The ability to “target” drugs to specific cells within the body has long been one of the most cherished goals in therapeutics. Ever since Ehrlich2 foresaw the usc of “bodies which possessed a particular affinity for a certain organ… as carriers by which to bring therapeutic active groups to the organ in question,” considerable ingenuity has been devoted to the study of this challenging problem 35 When the first reports describing the use of liposomes as drug carriers were published in the early 1970s they attracted considerable interest. This interest stemmed in large part from proposals that liposomes might be “targeted” to specific cell types in vivo by constructing liposomes bearing “cell recognition” molecules that could interact selectively with surface determinants on the desired target cell(s). Fascination with this concept, and its seemingly unlimited applications, was not confined to the scientific literature.
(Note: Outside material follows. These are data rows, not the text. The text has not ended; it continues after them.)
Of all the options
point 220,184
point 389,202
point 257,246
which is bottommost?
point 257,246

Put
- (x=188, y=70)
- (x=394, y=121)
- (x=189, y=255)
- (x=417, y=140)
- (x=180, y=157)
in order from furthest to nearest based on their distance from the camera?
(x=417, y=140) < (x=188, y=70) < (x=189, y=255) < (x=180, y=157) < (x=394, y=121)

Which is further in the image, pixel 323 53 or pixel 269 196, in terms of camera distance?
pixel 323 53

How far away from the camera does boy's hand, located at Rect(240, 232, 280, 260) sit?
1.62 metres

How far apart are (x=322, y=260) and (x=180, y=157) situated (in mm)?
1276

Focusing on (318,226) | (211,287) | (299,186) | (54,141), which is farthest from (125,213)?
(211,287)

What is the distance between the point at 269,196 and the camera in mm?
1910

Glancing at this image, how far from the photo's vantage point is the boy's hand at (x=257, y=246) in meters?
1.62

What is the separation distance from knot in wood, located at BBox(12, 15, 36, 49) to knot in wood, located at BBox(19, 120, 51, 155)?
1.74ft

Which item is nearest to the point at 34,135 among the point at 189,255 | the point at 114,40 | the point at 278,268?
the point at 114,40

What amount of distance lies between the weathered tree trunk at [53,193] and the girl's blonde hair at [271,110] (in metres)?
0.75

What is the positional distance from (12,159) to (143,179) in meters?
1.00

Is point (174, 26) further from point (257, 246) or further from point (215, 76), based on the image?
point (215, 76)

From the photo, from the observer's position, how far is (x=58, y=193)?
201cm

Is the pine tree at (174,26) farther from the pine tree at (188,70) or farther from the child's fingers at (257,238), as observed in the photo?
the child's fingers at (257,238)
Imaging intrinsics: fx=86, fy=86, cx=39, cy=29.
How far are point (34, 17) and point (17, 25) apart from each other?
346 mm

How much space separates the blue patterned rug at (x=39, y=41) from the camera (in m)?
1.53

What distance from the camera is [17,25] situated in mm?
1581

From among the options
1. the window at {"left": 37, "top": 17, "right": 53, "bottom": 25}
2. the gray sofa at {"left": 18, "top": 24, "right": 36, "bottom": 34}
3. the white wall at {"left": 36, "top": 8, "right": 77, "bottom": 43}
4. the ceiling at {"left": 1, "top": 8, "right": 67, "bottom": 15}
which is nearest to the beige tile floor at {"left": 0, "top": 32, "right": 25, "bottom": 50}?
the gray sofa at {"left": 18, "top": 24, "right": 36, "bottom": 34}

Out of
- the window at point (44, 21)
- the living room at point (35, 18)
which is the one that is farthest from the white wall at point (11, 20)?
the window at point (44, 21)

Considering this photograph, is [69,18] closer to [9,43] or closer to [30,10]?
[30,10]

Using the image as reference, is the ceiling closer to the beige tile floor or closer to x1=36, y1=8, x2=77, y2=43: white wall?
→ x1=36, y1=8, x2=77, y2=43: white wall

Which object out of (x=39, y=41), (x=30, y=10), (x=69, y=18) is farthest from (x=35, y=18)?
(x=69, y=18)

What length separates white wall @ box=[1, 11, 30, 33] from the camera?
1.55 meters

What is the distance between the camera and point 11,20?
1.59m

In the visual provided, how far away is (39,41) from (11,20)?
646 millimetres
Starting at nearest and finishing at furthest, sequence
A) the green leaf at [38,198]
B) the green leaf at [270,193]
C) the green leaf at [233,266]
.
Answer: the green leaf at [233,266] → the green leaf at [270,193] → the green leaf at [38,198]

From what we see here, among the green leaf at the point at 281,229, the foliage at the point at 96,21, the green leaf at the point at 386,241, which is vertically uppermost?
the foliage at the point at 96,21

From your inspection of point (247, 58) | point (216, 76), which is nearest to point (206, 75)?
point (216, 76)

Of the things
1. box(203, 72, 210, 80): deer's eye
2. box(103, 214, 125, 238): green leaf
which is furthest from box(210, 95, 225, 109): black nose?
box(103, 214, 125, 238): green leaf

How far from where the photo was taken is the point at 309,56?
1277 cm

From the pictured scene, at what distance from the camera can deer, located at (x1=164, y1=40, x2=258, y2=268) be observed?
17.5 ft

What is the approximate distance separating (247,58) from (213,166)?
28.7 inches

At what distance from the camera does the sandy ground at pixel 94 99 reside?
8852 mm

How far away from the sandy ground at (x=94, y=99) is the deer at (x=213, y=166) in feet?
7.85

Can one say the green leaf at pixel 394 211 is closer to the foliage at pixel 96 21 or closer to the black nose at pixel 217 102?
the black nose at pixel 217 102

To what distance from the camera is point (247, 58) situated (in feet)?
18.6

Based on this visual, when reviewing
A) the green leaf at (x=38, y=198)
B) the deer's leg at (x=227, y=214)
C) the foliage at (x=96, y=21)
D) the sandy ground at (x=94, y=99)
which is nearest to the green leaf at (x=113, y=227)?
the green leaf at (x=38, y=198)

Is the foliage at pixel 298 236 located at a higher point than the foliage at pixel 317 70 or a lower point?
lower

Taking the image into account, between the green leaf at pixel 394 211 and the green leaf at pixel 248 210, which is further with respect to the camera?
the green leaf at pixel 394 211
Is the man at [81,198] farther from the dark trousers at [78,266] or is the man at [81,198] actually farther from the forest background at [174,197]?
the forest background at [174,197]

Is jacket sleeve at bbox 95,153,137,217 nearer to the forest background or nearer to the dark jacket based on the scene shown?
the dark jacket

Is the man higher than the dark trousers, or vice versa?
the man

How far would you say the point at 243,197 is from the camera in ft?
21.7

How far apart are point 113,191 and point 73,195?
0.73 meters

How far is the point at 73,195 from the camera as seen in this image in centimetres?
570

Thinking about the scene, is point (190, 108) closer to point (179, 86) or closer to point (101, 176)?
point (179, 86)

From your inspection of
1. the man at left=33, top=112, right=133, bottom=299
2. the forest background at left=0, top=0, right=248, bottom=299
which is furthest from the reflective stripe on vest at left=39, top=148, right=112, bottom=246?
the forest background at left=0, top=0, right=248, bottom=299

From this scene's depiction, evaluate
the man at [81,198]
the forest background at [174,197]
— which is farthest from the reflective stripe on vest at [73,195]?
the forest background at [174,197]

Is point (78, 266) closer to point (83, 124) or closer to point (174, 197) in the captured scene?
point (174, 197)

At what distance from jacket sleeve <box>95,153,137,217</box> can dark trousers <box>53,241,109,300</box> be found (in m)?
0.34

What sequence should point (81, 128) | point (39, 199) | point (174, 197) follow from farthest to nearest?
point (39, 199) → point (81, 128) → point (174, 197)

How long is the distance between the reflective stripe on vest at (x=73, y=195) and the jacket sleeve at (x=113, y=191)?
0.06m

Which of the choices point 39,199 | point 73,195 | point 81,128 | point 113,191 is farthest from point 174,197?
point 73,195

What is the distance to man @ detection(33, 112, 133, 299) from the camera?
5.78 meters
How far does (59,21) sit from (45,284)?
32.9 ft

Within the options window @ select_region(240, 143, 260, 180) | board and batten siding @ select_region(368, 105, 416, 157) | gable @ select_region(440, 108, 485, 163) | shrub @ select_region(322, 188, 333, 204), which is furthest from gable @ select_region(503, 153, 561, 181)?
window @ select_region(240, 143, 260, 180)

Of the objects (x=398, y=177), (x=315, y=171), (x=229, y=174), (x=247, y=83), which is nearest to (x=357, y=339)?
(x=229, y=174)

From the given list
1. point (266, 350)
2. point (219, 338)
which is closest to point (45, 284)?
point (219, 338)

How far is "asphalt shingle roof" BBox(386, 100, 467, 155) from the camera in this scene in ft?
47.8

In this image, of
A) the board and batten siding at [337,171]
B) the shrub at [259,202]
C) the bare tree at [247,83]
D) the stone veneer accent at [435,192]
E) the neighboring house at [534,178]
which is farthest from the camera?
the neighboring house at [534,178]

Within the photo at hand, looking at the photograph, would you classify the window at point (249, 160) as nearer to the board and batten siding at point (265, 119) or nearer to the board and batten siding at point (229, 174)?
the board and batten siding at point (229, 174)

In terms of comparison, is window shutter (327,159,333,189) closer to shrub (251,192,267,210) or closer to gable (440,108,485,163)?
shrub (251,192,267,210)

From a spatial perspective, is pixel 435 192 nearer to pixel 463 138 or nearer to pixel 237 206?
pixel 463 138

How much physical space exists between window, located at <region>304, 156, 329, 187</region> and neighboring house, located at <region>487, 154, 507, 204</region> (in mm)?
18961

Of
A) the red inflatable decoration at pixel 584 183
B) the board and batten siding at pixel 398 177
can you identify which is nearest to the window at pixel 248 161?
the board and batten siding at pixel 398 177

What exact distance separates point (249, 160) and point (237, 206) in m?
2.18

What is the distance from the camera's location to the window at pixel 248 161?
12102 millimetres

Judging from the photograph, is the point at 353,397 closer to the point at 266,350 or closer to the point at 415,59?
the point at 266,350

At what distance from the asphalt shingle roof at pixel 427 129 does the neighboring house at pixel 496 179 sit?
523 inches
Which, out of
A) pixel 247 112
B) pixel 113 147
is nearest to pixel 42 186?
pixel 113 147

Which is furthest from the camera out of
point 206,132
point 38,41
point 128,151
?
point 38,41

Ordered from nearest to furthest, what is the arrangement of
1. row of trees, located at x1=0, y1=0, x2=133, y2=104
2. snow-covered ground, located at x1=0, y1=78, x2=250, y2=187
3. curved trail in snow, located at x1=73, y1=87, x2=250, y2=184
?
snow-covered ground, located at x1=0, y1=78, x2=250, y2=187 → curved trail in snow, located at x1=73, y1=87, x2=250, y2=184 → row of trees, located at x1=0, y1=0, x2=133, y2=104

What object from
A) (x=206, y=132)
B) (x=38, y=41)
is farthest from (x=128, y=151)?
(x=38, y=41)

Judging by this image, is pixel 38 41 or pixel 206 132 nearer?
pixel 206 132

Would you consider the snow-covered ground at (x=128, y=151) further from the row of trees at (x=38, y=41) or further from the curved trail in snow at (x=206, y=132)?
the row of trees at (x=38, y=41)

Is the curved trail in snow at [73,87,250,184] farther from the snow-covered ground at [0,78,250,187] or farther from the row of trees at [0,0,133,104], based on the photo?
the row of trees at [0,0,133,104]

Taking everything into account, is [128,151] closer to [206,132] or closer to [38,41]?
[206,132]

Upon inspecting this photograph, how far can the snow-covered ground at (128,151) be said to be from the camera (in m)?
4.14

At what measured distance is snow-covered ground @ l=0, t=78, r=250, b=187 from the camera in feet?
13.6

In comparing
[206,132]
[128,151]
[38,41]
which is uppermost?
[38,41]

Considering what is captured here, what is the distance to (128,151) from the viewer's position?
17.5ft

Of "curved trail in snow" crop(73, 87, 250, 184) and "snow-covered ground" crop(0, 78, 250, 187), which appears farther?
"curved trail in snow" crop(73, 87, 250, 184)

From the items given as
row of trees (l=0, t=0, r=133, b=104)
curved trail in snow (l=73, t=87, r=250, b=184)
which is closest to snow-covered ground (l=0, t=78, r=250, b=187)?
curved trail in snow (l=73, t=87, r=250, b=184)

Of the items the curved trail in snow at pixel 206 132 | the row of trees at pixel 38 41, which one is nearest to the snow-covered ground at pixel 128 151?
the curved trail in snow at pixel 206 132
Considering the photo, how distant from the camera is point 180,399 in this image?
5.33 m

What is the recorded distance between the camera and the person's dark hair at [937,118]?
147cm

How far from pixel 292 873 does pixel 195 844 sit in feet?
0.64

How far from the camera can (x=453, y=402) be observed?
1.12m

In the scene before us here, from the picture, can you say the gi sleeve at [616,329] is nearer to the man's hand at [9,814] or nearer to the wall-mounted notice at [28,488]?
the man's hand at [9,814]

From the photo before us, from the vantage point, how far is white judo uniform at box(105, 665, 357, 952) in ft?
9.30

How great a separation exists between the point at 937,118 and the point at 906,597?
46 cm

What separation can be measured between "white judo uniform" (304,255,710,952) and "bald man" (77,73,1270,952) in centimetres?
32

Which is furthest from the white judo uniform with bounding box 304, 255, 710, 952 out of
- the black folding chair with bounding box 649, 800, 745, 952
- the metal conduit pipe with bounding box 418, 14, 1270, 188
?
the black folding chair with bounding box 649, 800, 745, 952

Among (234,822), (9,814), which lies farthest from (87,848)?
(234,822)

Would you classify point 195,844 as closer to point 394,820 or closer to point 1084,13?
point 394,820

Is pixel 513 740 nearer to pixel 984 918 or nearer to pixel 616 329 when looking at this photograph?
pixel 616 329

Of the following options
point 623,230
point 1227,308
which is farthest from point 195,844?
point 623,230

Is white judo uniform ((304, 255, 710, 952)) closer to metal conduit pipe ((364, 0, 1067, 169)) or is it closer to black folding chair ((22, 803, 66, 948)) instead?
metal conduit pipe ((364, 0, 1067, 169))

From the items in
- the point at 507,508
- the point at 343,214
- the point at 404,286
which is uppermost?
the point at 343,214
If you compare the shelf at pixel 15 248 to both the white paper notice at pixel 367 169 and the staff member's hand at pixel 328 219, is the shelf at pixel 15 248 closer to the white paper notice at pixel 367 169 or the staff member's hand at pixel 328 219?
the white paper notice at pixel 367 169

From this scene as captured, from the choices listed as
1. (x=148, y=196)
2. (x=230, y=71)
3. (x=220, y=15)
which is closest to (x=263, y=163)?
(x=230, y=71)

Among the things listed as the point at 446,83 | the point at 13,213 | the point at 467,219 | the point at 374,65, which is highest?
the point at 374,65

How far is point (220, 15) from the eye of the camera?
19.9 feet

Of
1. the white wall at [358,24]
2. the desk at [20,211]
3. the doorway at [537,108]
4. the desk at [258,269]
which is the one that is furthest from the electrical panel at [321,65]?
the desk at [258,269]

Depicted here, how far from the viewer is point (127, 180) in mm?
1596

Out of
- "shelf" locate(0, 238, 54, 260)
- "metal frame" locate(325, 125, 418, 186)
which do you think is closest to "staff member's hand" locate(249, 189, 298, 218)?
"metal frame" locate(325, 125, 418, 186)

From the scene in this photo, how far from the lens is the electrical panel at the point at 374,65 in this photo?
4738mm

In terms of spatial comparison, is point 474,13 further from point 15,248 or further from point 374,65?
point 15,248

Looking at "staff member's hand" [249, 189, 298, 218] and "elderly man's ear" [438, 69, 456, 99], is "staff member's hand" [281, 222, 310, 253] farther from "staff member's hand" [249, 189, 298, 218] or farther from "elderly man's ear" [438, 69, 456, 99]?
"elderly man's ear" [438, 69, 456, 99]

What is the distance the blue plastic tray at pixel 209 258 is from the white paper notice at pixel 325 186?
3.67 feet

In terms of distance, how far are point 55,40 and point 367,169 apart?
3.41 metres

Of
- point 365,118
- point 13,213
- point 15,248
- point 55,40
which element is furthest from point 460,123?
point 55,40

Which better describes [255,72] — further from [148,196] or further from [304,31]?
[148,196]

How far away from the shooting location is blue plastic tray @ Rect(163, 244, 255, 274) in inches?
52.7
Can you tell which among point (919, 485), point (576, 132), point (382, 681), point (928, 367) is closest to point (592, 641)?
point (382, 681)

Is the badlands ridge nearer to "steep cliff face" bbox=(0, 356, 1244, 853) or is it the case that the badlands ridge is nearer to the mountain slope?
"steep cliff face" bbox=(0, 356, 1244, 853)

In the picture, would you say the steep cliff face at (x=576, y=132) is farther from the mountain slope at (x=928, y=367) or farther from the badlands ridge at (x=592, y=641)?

Numerous newspaper and magazine articles for the general public, as well as segments for television news and science shows, were prepared, some as recently as late 1982,6 describing how liposomes equipped with molecular “zip codes” could serve as “guided missiles” to target drugs and how this approach was about to “revolutionize” drug therapy and the treatment of many important diseases (the terms cited above in quotation marks appear consistently in such articles and should not be viewed by the reader as representative of the terms used routinely by the authors' in describing liposome-cell interactions).